[openstack-dev] [Neutron] [RFC] Floating IP idea solicitation and collaboration

Ryan Clevenger ryan.clevenger at RACKSPACE.COM
Mon Dec 8 15:43:40 UTC 2014


Thanks for getting back Carl. I think we may be able to make this weeks meeting. Jason Kölker is the engineer doing all of the lifting on this side. Let me get with him to review what you all have so far and check our availability.


________________________________________

Ryan Clevenger
Manager, Cloud Engineering - US
m: 678.548.7261
e: ryan.clevenger at rackspace.com<mailto:ryan.clevenger at rackspace.com>

________________________________
From: Carl Baldwin [carl at ecbaldwin.net]
Sent: Sunday, December 07, 2014 4:04 PM
To: OpenStack Development Mailing List
Subject: Re: [openstack-dev] [Neutron] [RFC] Floating IP idea solicitation and collaboration


Ryan,

I have been working with the L3 sub team in this direction.  Progress has been slow because of other priorities but we have made some.  I have written a blueprint detailing some changes needed to the code to enable the flexibility to one day run glaring ups on an l3 routed network [1].  Jaime has been working on one that integrates ryu (or other speakers) with neutron [2].  Dvr was also a step in this direction.

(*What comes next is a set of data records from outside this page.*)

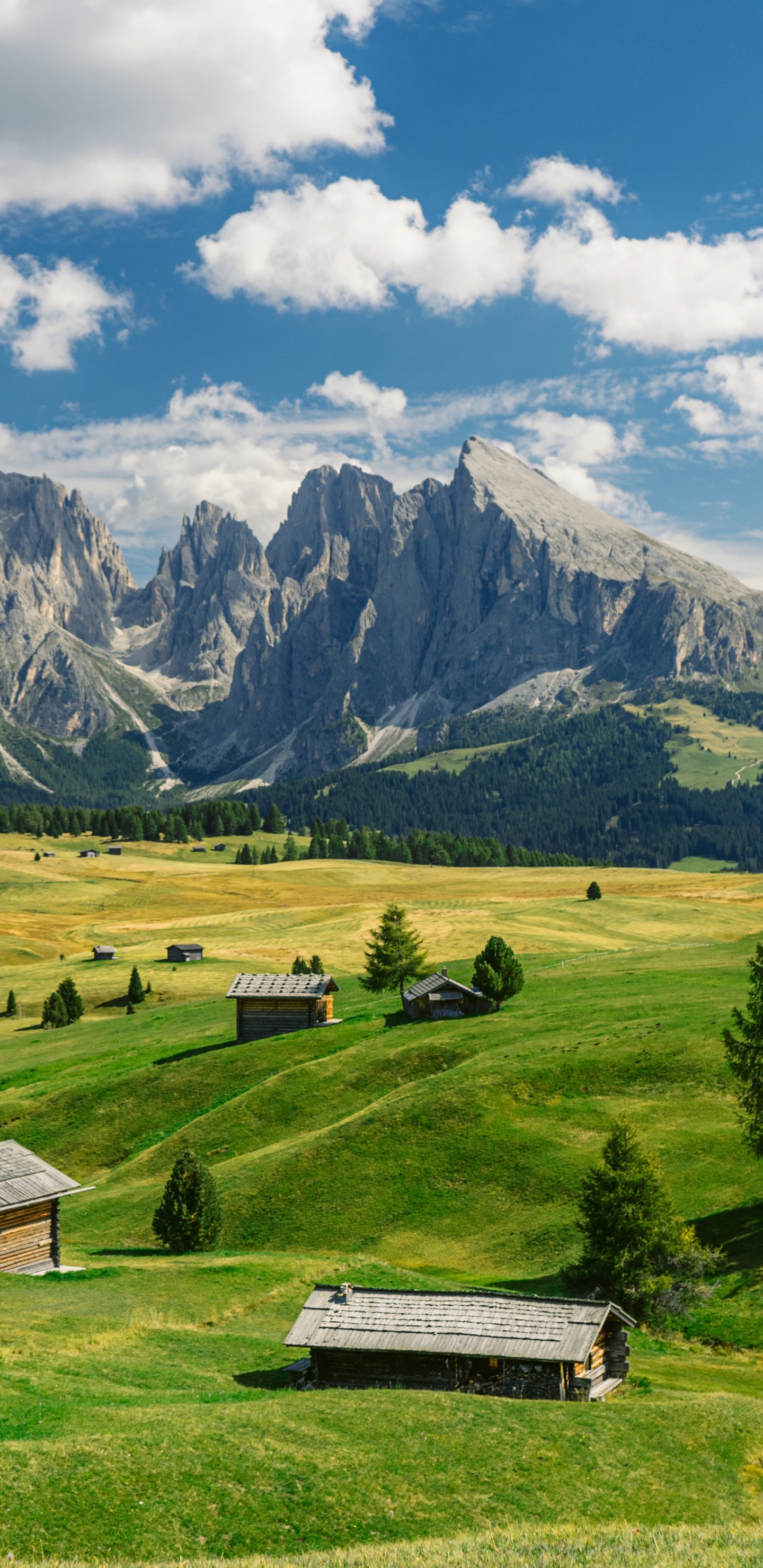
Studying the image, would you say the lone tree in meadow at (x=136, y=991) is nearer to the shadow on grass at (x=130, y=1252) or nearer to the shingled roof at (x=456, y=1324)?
the shadow on grass at (x=130, y=1252)

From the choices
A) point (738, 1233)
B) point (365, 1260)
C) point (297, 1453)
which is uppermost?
point (297, 1453)

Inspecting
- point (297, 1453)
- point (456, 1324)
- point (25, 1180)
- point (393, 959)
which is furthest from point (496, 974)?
point (297, 1453)

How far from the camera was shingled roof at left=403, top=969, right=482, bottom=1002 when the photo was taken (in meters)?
74.8

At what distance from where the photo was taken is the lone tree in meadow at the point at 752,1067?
45.1 meters

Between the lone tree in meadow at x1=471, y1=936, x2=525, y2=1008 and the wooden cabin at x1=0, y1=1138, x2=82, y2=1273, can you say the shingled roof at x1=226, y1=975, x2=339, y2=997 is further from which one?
the wooden cabin at x1=0, y1=1138, x2=82, y2=1273

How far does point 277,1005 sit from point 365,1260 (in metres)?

I'd like to invite you to the l3 weekly meeting [3] to discuss further.  I'm very happy to see interest in this area and have someone new to collaborate.

Carl

[1] https://review.openstack.org/#/c/88619/
[2] https://review.openstack.org/#/c/125401/
[3] https://wiki.openstack.org/wiki/Meetings/Neutron-L3-Subteam

On Dec 3, 2014 4:04 PM, "Ryan Clevenger" <ryan.clevenger at rackspace.com<mailto:ryan.clevenger at rackspace.com>> wrote:
Hi,

At Rackspace, we have a need to create a higher level networking service primarily for the purpose of creating a Floating IP solution in our environment. The current solutions for Floating IPs, being tied to plugin implementations, does not meet our needs at scale for the following reasons:

1. Limited endpoint H/A mainly targeting failover only and not multi-active endpoints,
2. Lack of noisy neighbor and DDOS mitigation,
3. IP fragmentation (with cells, public connectivity is terminated inside each cell leading to fragmentation and IP stranding when cell CPU/Memory use doesn't line up with allocated IP blocks. Abstracting public connectivity away from nova installations allows for much more efficient use of those precious IPv4 blocks).
4. Diversity in transit (multiple encapsulation and transit types on a per floating ip basis).

We realize that network infrastructures are often unique and such a solution would likely diverge from provider to provider. However, we would love to collaborate with the community to see if such a project could be built that would meet the needs of providers at scale. We believe that, at its core, this solution would boil down to terminating north<->south traffic temporarily at a massively horizontally scalable centralized core and then encapsulating traffic east<->west to a specific host based on the association setup via the current L3 router's extension's 'floatingips' resource.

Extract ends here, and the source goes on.